Upon Kharak Singh's death, Nau Nihal Singh was in line to become Emperor. However, whilst he was passing through Roshnai Darwaza (the gate of the Hazuri Bagh at Lahore Fort) on returning from his father's cremation, masonry or stones falling from above, killing his companion and injuring the prince, who was taken into the fort by the Vizier Dhian Singh. Nobody else was allowed into the fort, not even his mother, who beat on the fort gates with her bare hands in a fever of anxiety. Two days later Dhian Singh Dogra announced that Maharaja Nau Nihal Singh had died from his injuries. Courtiers were shocked to see the body; his head was now severely crushed. The Dogra brothers, Gulab Singh and Dhian Singh are believed to have been behind the gate's sudden collapse.
Eyewitnesses described his initial injuries as being small blows to the head, he was able to walk. Nevertheless, he was pushed onto a Palki, which strangely was right at hand, by Dhian Sing Dogra who rushed the new Maharaja into the fort and had the doors to the ruler’s rooms locked. His family and courtiers were kept from him for 2 days. Later, when his mother and friends were allowed into the fort, Nau Nihal Singh was dead, his head having been smashed in, possibly with a rock.
Nau Nihal Singh died on 6 November 1840 at the age of 19 and his mother Maharani Chand Kaur became the Empress of Sikh Empire, from (1840–41) she challenged Sher Singh, the second son of Maharaja Ranjit Singh Sher-e-Panjab, the stepbrother of her husband Kharak Singh, on the grounds that her co-daughter Nau Nihal, Singh's widow, Sahib Kaur, was pregnant saying that she should assume regency on behalf of the unborn legal successor to her husband's throne.

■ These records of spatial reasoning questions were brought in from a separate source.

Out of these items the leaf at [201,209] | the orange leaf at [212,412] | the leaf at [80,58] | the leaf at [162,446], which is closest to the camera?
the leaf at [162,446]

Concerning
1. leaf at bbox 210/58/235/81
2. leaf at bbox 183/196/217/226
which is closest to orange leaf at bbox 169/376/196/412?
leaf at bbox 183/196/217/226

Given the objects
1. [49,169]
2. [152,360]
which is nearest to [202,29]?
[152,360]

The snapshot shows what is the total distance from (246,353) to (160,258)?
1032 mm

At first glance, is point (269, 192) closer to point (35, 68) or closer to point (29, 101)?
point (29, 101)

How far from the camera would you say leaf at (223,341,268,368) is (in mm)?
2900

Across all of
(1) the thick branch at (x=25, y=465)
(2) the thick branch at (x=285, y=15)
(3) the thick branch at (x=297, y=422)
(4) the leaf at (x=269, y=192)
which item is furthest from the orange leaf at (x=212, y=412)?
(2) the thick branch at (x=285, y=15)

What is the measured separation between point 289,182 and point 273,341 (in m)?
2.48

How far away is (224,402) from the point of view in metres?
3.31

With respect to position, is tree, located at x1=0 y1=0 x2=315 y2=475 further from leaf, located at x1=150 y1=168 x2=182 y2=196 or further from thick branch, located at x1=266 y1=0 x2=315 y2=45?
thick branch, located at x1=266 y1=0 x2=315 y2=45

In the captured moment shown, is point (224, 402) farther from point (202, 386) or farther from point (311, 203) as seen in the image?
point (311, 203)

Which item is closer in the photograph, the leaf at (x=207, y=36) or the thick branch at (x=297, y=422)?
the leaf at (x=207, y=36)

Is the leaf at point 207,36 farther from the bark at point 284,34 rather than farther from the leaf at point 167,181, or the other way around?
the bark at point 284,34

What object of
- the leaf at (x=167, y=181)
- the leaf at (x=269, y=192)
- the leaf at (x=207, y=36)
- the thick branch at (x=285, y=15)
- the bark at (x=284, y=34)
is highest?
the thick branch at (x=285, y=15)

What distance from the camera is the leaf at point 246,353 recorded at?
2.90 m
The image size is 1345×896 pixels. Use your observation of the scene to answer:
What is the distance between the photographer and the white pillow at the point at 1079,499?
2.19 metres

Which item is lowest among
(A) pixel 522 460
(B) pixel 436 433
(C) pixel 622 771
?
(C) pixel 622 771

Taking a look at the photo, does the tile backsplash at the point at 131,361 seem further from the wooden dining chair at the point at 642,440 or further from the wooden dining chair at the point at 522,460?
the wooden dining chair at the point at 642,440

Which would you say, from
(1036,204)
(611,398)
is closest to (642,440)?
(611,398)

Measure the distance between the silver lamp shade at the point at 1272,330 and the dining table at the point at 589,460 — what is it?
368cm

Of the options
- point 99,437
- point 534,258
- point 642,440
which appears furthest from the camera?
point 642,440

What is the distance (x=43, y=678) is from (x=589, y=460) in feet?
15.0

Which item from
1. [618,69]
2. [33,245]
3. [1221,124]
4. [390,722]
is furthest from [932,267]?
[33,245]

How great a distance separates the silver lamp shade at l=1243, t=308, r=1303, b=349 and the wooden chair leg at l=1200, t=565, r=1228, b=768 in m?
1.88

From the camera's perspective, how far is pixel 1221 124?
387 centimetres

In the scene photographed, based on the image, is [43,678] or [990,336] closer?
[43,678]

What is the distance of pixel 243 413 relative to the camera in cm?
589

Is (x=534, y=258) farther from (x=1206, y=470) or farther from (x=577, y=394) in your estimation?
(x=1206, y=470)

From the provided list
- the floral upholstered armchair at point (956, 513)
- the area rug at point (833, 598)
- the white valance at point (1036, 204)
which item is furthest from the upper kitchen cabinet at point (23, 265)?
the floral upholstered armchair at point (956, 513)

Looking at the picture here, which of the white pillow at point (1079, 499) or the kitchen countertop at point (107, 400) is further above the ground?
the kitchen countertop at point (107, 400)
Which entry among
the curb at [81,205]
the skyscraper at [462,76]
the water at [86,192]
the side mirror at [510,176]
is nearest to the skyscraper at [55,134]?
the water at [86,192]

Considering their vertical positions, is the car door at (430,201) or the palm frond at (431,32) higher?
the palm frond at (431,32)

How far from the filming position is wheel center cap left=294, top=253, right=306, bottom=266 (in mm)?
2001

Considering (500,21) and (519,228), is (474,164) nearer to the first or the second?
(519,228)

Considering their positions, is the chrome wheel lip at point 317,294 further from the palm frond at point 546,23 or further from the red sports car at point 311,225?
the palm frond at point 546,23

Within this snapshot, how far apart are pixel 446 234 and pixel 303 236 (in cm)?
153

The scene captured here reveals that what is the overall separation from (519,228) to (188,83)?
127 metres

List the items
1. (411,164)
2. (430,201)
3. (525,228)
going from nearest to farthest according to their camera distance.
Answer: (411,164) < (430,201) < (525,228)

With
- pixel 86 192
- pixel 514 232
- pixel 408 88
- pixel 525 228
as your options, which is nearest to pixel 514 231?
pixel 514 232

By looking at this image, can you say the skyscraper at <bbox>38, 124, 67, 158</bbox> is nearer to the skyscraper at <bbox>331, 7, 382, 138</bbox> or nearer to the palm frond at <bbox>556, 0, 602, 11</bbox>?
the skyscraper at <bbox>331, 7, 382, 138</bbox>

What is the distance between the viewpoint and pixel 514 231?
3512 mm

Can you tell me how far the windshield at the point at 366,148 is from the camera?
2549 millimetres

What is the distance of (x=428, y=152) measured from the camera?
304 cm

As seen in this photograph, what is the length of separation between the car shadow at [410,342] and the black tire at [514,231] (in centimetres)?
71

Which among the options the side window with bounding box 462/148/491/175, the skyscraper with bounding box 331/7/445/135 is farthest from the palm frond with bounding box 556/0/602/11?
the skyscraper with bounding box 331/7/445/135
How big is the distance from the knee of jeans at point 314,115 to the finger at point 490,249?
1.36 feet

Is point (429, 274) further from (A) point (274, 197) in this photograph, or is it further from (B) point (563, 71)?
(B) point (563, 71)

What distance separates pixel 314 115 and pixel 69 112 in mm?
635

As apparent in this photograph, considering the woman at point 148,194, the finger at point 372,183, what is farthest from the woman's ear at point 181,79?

In July 1841, Nau Nihal Singh's widow Sahib Kaur delivered a stillborn son. This ended whatever hopes Chand Kaur had of realizing her claims. But courtly intrigue had not ceased. Dhian Singh replaced the maidservants of the Dowager Maharani with hill women from his own country. The latter tried to kill her by poisoning her food and eventually finished her off on 11 June 1842, smashing her head with wooden pikes from the kitchen (some reports say they dropped a stone from a balcony crushing her skull.)